New surgeon brings combat experience to Sentara Albemarle Medical Center
Elizabeth City is a long way from the hot and dusty battlefields of Iraq. Few people may feel the difference as acutely as Nicole Yeshtokin, DO, a new general surgeon at Sentara Albemarle Medical Center.
She is a former Air Force major who spent six months with a forward MASH-type unit near the Syrian border in 2017, deployed to a cinder block building with an orthopedic surgeon, a nurse and two OR techs.

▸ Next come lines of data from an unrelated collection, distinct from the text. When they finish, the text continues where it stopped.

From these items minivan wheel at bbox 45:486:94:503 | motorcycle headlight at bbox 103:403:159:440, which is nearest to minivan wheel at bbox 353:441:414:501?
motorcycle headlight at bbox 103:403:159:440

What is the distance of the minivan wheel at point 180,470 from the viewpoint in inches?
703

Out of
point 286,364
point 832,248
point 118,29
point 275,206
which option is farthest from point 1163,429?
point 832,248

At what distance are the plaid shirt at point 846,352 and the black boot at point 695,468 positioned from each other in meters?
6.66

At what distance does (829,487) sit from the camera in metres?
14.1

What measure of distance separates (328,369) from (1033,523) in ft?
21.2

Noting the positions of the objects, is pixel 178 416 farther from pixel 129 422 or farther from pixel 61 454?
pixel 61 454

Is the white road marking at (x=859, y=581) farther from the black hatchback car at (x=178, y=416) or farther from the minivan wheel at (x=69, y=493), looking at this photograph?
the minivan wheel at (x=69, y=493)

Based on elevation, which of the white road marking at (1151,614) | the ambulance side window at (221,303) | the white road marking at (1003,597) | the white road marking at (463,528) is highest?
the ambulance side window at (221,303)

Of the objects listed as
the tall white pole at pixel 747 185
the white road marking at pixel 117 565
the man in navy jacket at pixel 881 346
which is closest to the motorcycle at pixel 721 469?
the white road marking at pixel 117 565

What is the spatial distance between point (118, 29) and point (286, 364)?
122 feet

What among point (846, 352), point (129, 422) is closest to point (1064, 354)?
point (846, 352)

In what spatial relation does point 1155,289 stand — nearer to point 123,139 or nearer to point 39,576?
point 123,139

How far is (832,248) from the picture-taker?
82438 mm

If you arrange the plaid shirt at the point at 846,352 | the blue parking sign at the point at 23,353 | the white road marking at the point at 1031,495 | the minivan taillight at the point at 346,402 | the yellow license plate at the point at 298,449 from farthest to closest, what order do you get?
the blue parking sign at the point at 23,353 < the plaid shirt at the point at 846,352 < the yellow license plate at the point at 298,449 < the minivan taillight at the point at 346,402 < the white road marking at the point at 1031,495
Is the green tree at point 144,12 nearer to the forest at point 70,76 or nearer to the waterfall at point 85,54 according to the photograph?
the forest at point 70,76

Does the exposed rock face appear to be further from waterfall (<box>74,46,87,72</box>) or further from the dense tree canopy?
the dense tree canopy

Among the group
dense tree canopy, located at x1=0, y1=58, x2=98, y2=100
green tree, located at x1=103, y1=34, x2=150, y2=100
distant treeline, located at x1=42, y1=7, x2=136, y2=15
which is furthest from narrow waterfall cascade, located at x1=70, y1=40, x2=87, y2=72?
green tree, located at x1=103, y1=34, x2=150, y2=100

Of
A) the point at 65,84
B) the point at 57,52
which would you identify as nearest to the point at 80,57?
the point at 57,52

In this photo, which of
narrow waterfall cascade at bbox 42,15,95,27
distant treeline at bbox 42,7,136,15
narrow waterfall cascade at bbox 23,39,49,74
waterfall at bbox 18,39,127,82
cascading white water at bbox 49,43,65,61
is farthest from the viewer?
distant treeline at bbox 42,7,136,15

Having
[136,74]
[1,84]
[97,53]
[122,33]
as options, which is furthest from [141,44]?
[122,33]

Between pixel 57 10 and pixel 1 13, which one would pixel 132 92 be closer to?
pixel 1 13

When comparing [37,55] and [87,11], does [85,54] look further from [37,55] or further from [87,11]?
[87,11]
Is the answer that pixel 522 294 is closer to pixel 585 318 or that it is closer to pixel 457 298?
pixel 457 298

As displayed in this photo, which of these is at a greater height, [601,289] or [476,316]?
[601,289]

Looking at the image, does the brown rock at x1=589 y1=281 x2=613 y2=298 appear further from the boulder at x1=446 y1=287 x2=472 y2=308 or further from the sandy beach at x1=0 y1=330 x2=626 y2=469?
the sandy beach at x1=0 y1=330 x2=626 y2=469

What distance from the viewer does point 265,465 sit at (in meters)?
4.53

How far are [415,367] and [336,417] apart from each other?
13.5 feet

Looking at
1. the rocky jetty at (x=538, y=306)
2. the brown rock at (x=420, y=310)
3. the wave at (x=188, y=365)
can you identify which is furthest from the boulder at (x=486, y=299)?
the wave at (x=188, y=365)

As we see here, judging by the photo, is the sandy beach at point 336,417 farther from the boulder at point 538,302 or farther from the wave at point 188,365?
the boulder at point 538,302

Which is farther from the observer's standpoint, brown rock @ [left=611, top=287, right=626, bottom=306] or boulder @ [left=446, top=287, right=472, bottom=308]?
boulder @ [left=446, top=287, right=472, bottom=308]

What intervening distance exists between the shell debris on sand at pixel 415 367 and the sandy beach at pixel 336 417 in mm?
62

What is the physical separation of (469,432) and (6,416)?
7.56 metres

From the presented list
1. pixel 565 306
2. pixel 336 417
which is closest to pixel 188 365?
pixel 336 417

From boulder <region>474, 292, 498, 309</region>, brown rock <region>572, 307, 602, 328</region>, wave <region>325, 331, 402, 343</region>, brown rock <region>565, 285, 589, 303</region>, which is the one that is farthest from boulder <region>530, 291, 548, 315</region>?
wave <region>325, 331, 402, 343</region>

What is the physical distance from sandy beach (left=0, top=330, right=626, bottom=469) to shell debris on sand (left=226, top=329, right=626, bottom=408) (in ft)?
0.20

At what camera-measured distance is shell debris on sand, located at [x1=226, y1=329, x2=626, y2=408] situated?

Their small team was the first to receive American and Iraqi soldiers wounded in IED blasts. They arrived in Humvees and other improvised ambulances as quickly as they could be evacuated from the battlefield. There were traumatic wounds and severe bleeding, head traumas and other life-threatening injuries. The goal was to stabilize them enough for medevac helicopter flights to hospitals in the rear.
"It's an experience I'll never forget," she says. "I'm proud of my military service and the soldiers we were able to save under austere conditions," she adds, "but I'm ready to settle into this community and focus on the medical needs of our patients here."
Dr. Yeshtokin emphasizes she is a 'general' surgeon. Her interests include breast and colon cancers, gallbladder surgery and hernias, even the occasional traumatic injury.
"I like being able to do it all rather than specialize in just one thing," she says. "I get to meet lots of different patients, individualize plans of care and help them get better, and that's very satisfying."
Dr. Yeshtokin served for four years at Langley Air Force Base hospital in Hampton, Va. before deploying to Iraq, and then more than two years at a hospital in Franklin, Va. before joining Sentara Surgery Specialists in Elizabeth City. She has a Doctor of Osteopathy (DO) degree and a masters' degree in public health from the University of New England College of Osteopathic Medicine in Biddeford, Maine. She is board certified by the American College of Osteopathic Surgeons.